Su objetivo: Enumere los datos del libro comentado que aparecen en la reseña sobre el Holocausto que figura más abajo: título, autor, editorial, ciudad y año de edición.

Pasaje citado:
Cuando la poesía reflexiona sobre el amor y la piedad en la barbarie

Portada del libro. / A.S
Portada del libro. / A.S

En su nuevo libro, el poeta y escritor granadino Antonio Enrique, rinde homenaje a las víctimas del Holocausto.

Cuando la poesía reflexiona sobre el amor y la piedad en la barbarie

La Palabra Muda, poemario exquisitamente editado por Ediciones El Gallo de Oro (Bilbao, 2018), nos remite, con mucha delicadeza, a la realidad de una tragedia acontecida en plena mitad del siglo XX: el Holocausto perpetrado por la Alemania nazi contra los judíos. Una tragedia que, como sabemos, afectó a millones de personas, y es por eso que el dolor sigue latiendo por dentro. En este caso, en el corazón de Antonio Enrique, que escribe y describe con crudeza, sí, y también con ternura.

Es muy destacable la profunda espiritualidad que destilan estos poemas. Considero, por tanto, que La Palabra Muda es un libro espiritual, y también arriesgado, no solo por la carga social y emocional que conlleva sino por la manera en que está escrito, ya que el poeta se involucra, se mete de lleno, Adentro y más adentro. Es consciente de que tan terrible acontecimiento no es un hecho aislado, ya que el horror continúa, y el propósito es el mismo: dañar la vida. ¿Se aprende de lo sucedido? ¿Se aprende de lo que sucede?

Extracto de datos:
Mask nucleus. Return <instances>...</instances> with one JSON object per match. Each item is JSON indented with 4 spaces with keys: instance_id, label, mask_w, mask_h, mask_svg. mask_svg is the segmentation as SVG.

Respuesta:
- Título: La Palabra Muda
- Autor: Antonio Enrique
- Editorial: Ediciones El Gallo de Oro
- Ciudad: Bilbao
- Año: 2018